En pratique, les documents fiscaux à renseigner pour le CII
Au même titre que son grand frère, l’Administration fiscale demande les documents suivants :
- Le CERFA 2572 : à transmettre au format EDI-TDFC ou EFI depuis l’espace impot.gouv ;
- Le CERFA 2069-RCI à transmettre en même temps que la liasse fiscale au format EDI-TDFC ;
- Le CERFA 2069-A-SD, paragraphe IV : à transmettre en même temps que la liasse fiscale au format EDI-TDFC.
Notre conseil : en concertation avec votre expert-comptable, nous vous conseillons de créer un espace professionnel impot.gouv au nom de votre société et nommer votre cabinet comme délégataire pour faciliter le renseignement des opérations.
Les différentes étapes d’accompagnement en matière de CII sont :
- Création du compte impot.gouv pour effectuer le suivi des différentes déclarations.

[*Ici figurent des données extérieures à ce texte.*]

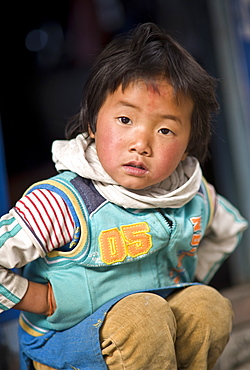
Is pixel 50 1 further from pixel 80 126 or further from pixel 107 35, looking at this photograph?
pixel 80 126

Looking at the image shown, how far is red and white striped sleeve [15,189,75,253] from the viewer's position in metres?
1.00

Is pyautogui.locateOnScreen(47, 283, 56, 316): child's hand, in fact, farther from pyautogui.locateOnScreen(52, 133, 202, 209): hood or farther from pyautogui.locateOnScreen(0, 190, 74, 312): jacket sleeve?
pyautogui.locateOnScreen(52, 133, 202, 209): hood

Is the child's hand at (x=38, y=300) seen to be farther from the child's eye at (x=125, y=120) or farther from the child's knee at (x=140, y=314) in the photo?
the child's eye at (x=125, y=120)

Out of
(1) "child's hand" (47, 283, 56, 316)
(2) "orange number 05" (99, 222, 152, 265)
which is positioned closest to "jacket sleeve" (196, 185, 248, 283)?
(2) "orange number 05" (99, 222, 152, 265)

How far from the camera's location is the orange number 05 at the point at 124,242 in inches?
41.4

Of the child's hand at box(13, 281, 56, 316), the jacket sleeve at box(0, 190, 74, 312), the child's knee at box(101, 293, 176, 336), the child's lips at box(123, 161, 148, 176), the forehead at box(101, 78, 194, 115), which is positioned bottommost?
the child's knee at box(101, 293, 176, 336)

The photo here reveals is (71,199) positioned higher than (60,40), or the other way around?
(60,40)

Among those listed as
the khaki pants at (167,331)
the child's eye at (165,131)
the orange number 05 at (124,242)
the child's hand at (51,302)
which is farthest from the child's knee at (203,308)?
the child's eye at (165,131)

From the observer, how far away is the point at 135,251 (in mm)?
1076

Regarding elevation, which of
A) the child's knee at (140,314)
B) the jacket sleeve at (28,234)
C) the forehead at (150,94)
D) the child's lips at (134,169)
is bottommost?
the child's knee at (140,314)

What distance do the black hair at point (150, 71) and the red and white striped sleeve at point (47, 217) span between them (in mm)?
207

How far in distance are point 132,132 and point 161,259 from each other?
301mm

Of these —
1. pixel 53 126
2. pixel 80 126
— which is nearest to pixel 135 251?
pixel 80 126

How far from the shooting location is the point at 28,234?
99cm
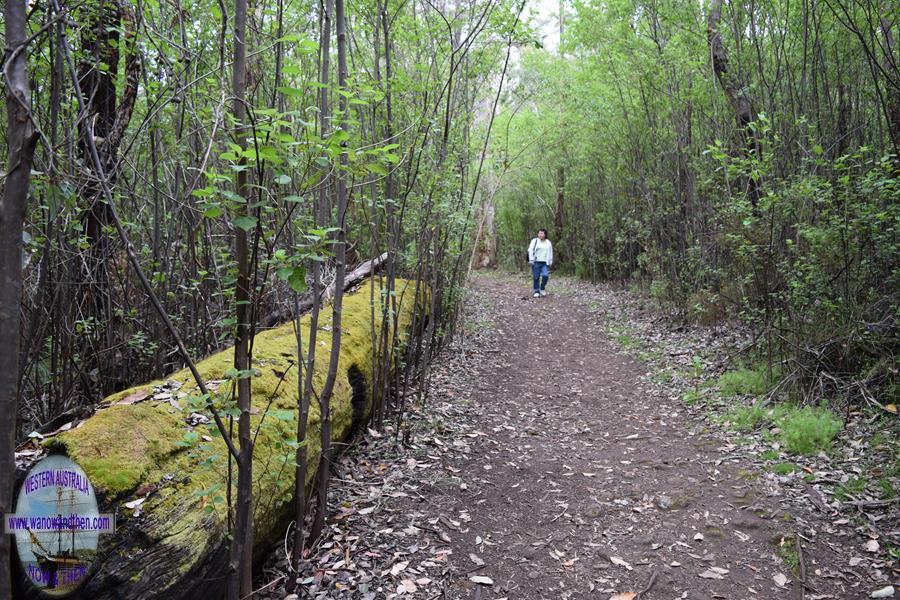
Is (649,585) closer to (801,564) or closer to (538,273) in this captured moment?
(801,564)

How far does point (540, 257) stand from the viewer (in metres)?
12.4

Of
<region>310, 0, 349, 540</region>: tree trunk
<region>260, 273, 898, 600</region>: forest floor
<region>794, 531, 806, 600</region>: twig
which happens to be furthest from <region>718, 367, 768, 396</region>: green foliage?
<region>310, 0, 349, 540</region>: tree trunk

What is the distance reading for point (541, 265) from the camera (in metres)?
12.8

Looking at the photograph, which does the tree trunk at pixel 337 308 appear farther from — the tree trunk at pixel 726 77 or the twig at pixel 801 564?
the tree trunk at pixel 726 77

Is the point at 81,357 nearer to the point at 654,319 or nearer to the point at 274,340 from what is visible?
the point at 274,340

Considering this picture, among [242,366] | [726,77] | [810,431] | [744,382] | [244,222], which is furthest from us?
[726,77]

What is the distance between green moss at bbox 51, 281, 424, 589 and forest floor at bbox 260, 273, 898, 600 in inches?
19.1

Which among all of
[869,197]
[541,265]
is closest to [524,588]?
[869,197]

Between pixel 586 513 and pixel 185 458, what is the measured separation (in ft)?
8.38

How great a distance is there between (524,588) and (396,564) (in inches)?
28.7

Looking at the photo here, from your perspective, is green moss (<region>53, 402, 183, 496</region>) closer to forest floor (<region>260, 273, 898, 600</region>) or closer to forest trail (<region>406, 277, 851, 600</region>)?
forest floor (<region>260, 273, 898, 600</region>)

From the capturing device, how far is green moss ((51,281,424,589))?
1.95 metres

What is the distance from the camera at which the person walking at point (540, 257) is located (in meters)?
12.3

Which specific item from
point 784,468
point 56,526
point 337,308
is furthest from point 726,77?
point 56,526
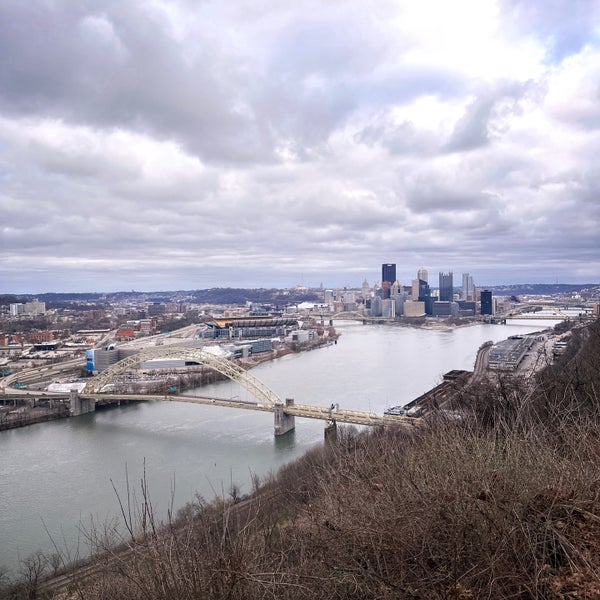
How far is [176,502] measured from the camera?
15.4 feet

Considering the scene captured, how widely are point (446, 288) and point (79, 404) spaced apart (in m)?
34.2

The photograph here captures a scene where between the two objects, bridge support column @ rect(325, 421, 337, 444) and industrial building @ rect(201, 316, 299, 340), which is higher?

- Préparation des calculs prévisionnels du montant du crédit d’impôt innovation et du suivi budgétaire.
- Préparation de la documentation pour valider auprès de l’Administration fiscale, l’éligibilité de la dépense.
- Préparation des CERFA à destination de votre expert-comptable
- Suivi de la demande de remboursement et échange(s) avec l’Administration fiscale.